I am trying to use regex wtih find command in KSH. For some reason it is not working as expected.

Input:

comm_000_abc_0102.c
comm_000_abc.c
456_000_abc_1212.cpp
456_000_abc_.cpp

Expected Output:

comm_000_abc_0102.c
kkm_000_abc_8888.cpp

(Basically I want to find all files recursively to see all back up files - which I generally create adding MMDD before .c or .cpp)

I tried this:

 
find . -name "*[\w]+[\d].mp" -print | egrep [\w]+[\d].mp
find . -regex "*[\w]+[\d].mp"
find . -regextype sed -regex  "*[\w]+[\d].mp"
find . * | grep -P "*[\w]+[\d].mp"
find . * | grep -E "*[\w]+[\d].mp"
find . * | grep -E "*\w+[\d].mp"
find -regextype posix-extended -regex  "*\w+[\d].mp"

None of these is working.

I got below error for some.

find -regextype posix-extended -regex  "*\w+[\d].mp"
Usage: find [-H | -L] path-list [predicate-list]

Could you please help me with this.

Thanks,
Vinay

bakunin · July 26, 2012, 8:23am

You probably confuse "regexps" with "shell regexps" (aka "file globs"). "Regexp" is what commands like sed, awk, grep, etc. use. The shell (and hence "find" uses only "file globs", which are a lot simpler and less sophisticated.

What you can do is to use "find" to pre-sort the files you are interested in and then filter this output through "grep" or a similar tool using regexps, for instance:

find /path/to/startdir -type f -name "*\.c" -print | grep "[01][0-9][0-9][0-9]\.c$"
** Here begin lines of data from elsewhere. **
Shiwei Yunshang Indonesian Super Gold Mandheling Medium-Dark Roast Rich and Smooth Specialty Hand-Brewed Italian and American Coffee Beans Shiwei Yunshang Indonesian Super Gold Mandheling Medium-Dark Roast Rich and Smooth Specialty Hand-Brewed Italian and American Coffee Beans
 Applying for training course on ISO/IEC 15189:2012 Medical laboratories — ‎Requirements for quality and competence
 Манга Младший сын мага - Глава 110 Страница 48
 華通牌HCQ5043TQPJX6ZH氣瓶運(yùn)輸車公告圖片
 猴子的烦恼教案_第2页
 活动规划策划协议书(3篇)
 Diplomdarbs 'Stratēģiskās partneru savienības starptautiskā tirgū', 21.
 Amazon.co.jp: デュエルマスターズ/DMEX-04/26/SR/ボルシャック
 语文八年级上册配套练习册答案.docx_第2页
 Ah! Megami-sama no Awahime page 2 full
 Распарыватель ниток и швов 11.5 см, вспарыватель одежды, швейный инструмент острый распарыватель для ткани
Note the difference between "*\.c" (file glob, read by shell) and the regexp grep works with.

You can also use "find" with an "-exec" clause to send every file name to a regexp-capable program. "Find" will use the return value (=error level) of that program to determine if it should be included in the result set (=printed) or not. This probably will result in a lot more overhead because the external program is called for every single filename instead of once for the pipeline in the above example.

I hope this helps.

bakunin

PS: As you seem to be a bit unsure about the syntax of "find" you might want to read this article where i explained it in some detail.

bakunin

drl · July 26, 2012, 1:45pm

Hi.

Note that with the regex option in find, one needs to match the entire path. Matching arbitrary strings with a regex requires .* , not a stand-alone * :

       -regex pattern
              File name matches regular expression pattern.  This is a match
              on the whole path, not a search.  For example, to match a file
              named `./fubar3', you can use the regular expression `.*bar.' or
              `.*b.*3', but not `f.*r3'.

-- excerpt from man find (GNU)

Best wishes ... cheers, drl

Chirel · July 26, 2012, 2:04pm

Hi

find . | egrep '.*_[0-1][0-9][0-3][0-9].(c|cpp)$'

Corona688 · July 26, 2012, 2:12pm

find . '(' -name '*_[0-1][0-9][0-3][0-9].c' -o -name '*_[0-1][0-9][0-3][0-9].cpp' ')'

vinay4889 · July 26, 2012, 4:58pm

Hi Everyone,

Thanks for the help. I got the output as expected , and now I have more than one option to achieve that:).

I am still not clear on one thing though. Why can not we use shortcuts for the regular expression available- (with grep -E here)? For instance - \d for all numbers , \w for all alphanumerics . Please suggest.

Thanks,
Vinay

Corona688 · July 26, 2012, 5:00pm

I don't think those work inside []

And anyway, your expression is simple enough there's little need.